Pollen, the plant's genetic material, can be spread by the wind and end up on another compatible plant, but that's like keeping your fingers crossed and hoping for the best. The flowering plant kept evolving into "something" much more efficient, which would take us up to around 95 million years ago.

That something was the petal. This is what attracted the insects; depending on the particular insect, it might be lured by the petal's color, its shape, its smell, and or its taste. Botanists believe that 70 to 100 million years ago the number of flowering plants increased dramatically. The insect pollinators were attracted to these various petals, and the angiosperm's reproduction took off. In the process known as "coevolution," the insects got the nectar that tasted so good and the flower got pollen dispersal. The percentages were now in the plant's favor; the insect would deliver the pollen to a compatible flower.

Also not to be left out is the dinosaur. They munched on flowers that tasted good and delivered seed unwittingly to various locations through their digestive tract. Considering the size of some of the dinosaurs, they probably made some large deliveries. By the time the dinosaurs died out about 65 million years ago, the mammals were ready to take their place and coevolution continued with new variations and new methods. The flowering plant was now well established, with a thriving and influential society of its own. In the next chapter we humans arrive on the scene and that's when things become truly interesting.

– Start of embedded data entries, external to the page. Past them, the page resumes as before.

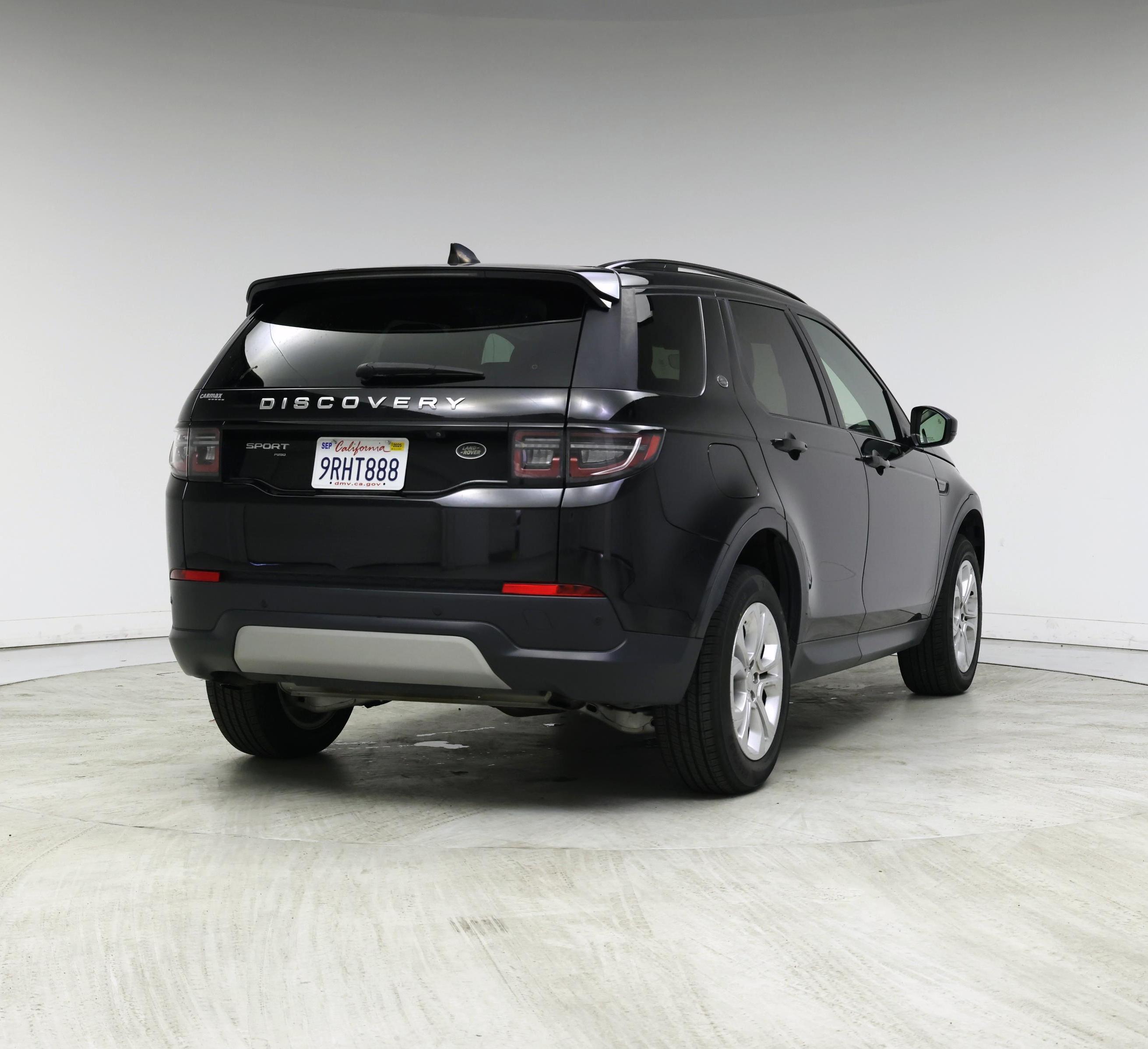 Thumbnail: 2020 Land Rover Discovery Sport - 8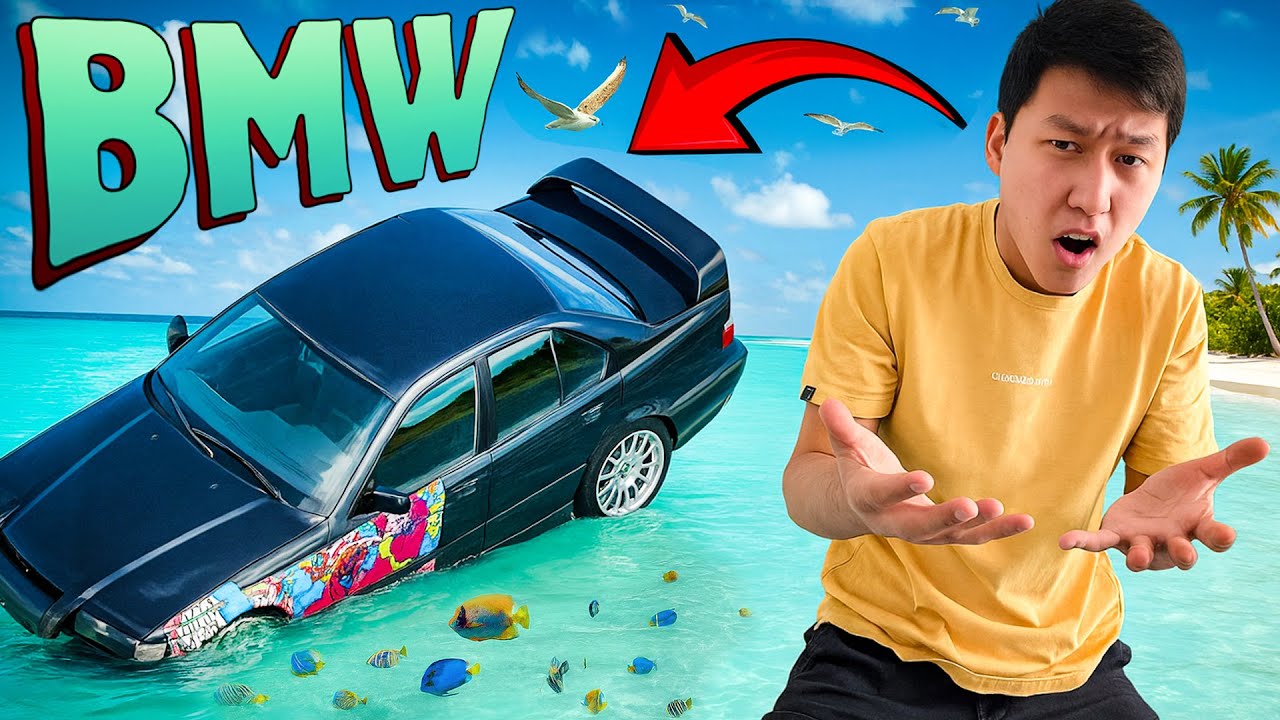 БМВ өлді 🫨 су астына кетті 🌊
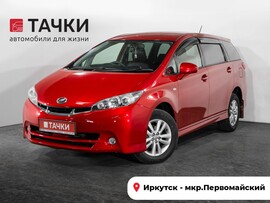 Toyota Wish 2010 в автосалоне Тачки Иркутск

The seed plants have created to a large extent life on earth as we humans know it. Soils, forests, and food are three of the most obvious results. Our clothing (fibers) came from flowering plants, and many of our drugs still do ... recreational and otherwise. Weeds have yet to be discovered, but with our raucous arrival, we soon hear the mumblings about "those" weeds. Who are they? Where do they live? Who do they think they are? Why can't they do what's best for the community? After all, it's ... so obvious. Isn't it?